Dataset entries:
*** Block opens ***

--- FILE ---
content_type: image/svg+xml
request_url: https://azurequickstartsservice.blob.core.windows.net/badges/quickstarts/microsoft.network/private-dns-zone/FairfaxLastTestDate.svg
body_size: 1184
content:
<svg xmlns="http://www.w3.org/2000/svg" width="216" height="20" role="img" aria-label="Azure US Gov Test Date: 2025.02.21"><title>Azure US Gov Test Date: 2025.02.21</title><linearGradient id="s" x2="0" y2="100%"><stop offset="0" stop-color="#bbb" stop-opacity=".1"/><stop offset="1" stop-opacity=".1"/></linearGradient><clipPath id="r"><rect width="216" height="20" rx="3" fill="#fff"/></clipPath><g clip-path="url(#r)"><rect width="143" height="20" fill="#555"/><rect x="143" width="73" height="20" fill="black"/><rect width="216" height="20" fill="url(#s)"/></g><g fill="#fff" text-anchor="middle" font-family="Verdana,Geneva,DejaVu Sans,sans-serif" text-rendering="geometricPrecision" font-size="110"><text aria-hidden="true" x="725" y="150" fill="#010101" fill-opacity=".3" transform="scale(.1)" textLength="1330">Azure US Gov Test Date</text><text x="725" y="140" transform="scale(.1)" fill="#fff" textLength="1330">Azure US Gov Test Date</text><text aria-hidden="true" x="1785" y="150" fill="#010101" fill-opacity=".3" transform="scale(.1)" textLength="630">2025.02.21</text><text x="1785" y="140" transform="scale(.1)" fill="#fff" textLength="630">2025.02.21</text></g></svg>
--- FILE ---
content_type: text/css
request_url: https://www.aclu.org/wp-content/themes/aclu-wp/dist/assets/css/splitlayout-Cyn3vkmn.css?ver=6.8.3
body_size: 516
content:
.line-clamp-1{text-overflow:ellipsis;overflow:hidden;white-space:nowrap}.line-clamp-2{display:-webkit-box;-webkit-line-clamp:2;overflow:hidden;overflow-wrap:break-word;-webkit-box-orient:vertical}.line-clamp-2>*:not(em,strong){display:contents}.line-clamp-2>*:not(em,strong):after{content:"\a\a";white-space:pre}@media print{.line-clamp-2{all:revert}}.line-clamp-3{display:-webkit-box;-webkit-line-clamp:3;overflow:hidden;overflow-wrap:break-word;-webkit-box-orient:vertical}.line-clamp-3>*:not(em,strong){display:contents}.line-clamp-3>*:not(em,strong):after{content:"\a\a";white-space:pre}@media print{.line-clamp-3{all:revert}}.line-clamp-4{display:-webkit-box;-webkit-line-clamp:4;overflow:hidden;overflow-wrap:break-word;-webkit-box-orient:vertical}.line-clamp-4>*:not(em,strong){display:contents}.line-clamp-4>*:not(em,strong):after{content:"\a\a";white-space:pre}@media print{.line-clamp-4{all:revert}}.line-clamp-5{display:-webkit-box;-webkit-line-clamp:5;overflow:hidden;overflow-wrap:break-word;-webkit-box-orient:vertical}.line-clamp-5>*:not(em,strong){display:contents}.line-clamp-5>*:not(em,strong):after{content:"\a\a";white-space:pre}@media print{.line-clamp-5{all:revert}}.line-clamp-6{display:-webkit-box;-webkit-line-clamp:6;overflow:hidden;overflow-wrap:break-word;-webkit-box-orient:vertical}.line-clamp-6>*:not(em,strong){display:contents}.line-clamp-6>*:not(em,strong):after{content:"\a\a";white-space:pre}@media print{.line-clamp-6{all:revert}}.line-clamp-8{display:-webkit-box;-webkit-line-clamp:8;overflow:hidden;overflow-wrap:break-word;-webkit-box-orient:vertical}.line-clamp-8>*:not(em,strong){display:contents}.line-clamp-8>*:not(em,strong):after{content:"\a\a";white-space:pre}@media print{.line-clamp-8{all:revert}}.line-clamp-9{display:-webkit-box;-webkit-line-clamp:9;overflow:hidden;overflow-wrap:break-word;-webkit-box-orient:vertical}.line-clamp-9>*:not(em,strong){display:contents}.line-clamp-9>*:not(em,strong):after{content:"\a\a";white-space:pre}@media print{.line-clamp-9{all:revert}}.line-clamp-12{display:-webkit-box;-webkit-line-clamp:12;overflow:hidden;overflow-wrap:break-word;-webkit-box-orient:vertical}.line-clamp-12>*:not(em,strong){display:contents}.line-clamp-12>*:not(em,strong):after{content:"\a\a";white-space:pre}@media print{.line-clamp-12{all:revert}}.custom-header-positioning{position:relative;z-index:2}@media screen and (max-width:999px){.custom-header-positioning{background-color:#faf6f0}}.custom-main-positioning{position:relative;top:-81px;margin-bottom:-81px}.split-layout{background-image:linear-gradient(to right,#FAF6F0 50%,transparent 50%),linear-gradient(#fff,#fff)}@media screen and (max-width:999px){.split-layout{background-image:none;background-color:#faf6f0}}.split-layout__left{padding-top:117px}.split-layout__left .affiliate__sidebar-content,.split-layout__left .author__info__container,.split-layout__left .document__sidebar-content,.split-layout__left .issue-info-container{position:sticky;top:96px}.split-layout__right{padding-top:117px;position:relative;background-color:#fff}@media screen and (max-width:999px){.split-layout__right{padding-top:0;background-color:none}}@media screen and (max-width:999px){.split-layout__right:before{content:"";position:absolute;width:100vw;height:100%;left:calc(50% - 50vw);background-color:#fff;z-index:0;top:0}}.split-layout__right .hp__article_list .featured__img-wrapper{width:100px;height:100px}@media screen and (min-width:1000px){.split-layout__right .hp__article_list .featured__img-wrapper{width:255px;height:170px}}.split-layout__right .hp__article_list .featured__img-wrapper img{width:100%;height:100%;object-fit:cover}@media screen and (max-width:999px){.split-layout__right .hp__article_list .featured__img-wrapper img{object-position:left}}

*** Block closes ***

Copy all the records exactly so that no character differs from the source.

◆ OUTPUT OF THE TASK
--- FILE ---
content_type: image/svg+xml
request_url: https://azurequickstartsservice.blob.core.windows.net/badges/quickstarts/microsoft.network/private-dns-zone/FairfaxLastTestDate.svg
body_size: 1184
content:
<svg xmlns="http://www.w3.org/2000/svg" width="216" height="20" role="img" aria-label="Azure US Gov Test Date: 2025.02.21"><title>Azure US Gov Test Date: 2025.02.21</title><linearGradient id="s" x2="0" y2="100%"><stop offset="0" stop-color="#bbb" stop-opacity=".1"/><stop offset="1" stop-opacity=".1"/></linearGradient><clipPath id="r"><rect width="216" height="20" rx="3" fill="#fff"/></clipPath><g clip-path="url(#r)"><rect width="143" height="20" fill="#555"/><rect x="143" width="73" height="20" fill="black"/><rect width="216" height="20" fill="url(#s)"/></g><g fill="#fff" text-anchor="middle" font-family="Verdana,Geneva,DejaVu Sans,sans-serif" text-rendering="geometricPrecision" font-size="110"><text aria-hidden="true" x="725" y="150" fill="#010101" fill-opacity=".3" transform="scale(.1)" textLength="1330">Azure US Gov Test Date</text><text x="725" y="140" transform="scale(.1)" fill="#fff" textLength="1330">Azure US Gov Test Date</text><text aria-hidden="true" x="1785" y="150" fill="#010101" fill-opacity=".3" transform="scale(.1)" textLength="630">2025.02.21</text><text x="1785" y="140" transform="scale(.1)" fill="#fff" textLength="630">2025.02.21</text></g></svg>
--- FILE ---
content_type: text/css
request_url: https://www.aclu.org/wp-content/themes/aclu-wp/dist/assets/css/splitlayout-Cyn3vkmn.css?ver=6.8.3
body_size: 516
content:
.line-clamp-1{text-overflow:ellipsis;overflow:hidden;white-space:nowrap}.line-clamp-2{display:-webkit-box;-webkit-line-clamp:2;overflow:hidden;overflow-wrap:break-word;-webkit-box-orient:vertical}.line-clamp-2>*:not(em,strong){display:contents}.line-clamp-2>*:not(em,strong):after{content:"\a\a";white-space:pre}@media print{.line-clamp-2{all:revert}}.line-clamp-3{display:-webkit-box;-webkit-line-clamp:3;overflow:hidden;overflow-wrap:break-word;-webkit-box-orient:vertical}.line-clamp-3>*:not(em,strong){display:contents}.line-clamp-3>*:not(em,strong):after{content:"\a\a";white-space:pre}@media print{.line-clamp-3{all:revert}}.line-clamp-4{display:-webkit-box;-webkit-line-clamp:4;overflow:hidden;overflow-wrap:break-word;-webkit-box-orient:vertical}.line-clamp-4>*:not(em,strong){display:contents}.line-clamp-4>*:not(em,strong):after{content:"\a\a";white-space:pre}@media print{.line-clamp-4{all:revert}}.line-clamp-5{display:-webkit-box;-webkit-line-clamp:5;overflow:hidden;overflow-wrap:break-word;-webkit-box-orient:vertical}.line-clamp-5>*:not(em,strong){display:contents}.line-clamp-5>*:not(em,strong):after{content:"\a\a";white-space:pre}@media print{.line-clamp-5{all:revert}}.line-clamp-6{display:-webkit-box;-webkit-line-clamp:6;overflow:hidden;overflow-wrap:break-word;-webkit-box-orient:vertical}.line-clamp-6>*:not(em,strong){display:contents}.line-clamp-6>*:not(em,strong):after{content:"\a\a";white-space:pre}@media print{.line-clamp-6{all:revert}}.line-clamp-8{display:-webkit-box;-webkit-line-clamp:8;overflow:hidden;overflow-wrap:break-word;-webkit-box-orient:vertical}.line-clamp-8>*:not(em,strong){display:contents}.line-clamp-8>*:not(em,strong):after{content:"\a\a";white-space:pre}@media print{.line-clamp-8{all:revert}}.line-clamp-9{display:-webkit-box;-webkit-line-clamp:9;overflow:hidden;overflow-wrap:break-word;-webkit-box-orient:vertical}.line-clamp-9>*:not(em,strong){display:contents}.line-clamp-9>*:not(em,strong):after{content:"\a\a";white-space:pre}@media print{.line-clamp-9{all:revert}}.line-clamp-12{display:-webkit-box;-webkit-line-clamp:12;overflow:hidden;overflow-wrap:break-word;-webkit-box-orient:vertical}.line-clamp-12>*:not(em,strong){display:contents}.line-clamp-12>*:not(em,strong):after{content:"\a\a";white-space:pre}@media print{.line-clamp-12{all:revert}}.custom-header-positioning{position:relative;z-index:2}@media screen and (max-width:999px){.custom-header-positioning{background-color:#faf6f0}}.custom-main-positioning{position:relative;top:-81px;margin-bottom:-81px}.split-layout{background-image:linear-gradient(to right,#FAF6F0 50%,transparent 50%),linear-gradient(#fff,#fff)}@media screen and (max-width:999px){.split-layout{background-image:none;background-color:#faf6f0}}.split-layout__left{padding-top:117px}.split-layout__left .affiliate__sidebar-content,.split-layout__left .author__info__container,.split-layout__left .document__sidebar-content,.split-layout__left .issue-info-container{position:sticky;top:96px}.split-layout__right{padding-top:117px;position:relative;background-color:#fff}@media screen and (max-width:999px){.split-layout__right{padding-top:0;background-color:none}}@media screen and (max-width:999px){.split-layout__right:before{content:"";position:absolute;width:100vw;height:100%;left:calc(50% - 50vw);background-color:#fff;z-index:0;top:0}}.split-layout__right .hp__article_list .featured__img-wrapper{width:100px;height:100px}@media screen and (min-width:1000px){.split-layout__right .hp__article_list .featured__img-wrapper{width:255px;height:170px}}.split-layout__right .hp__article_list .featured__img-wrapper img{width:100%;height:100%;object-fit:cover}@media screen and (max-width:999px){.split-layout__right .hp__article_list .featured__img-wrapper img{object-position:left}}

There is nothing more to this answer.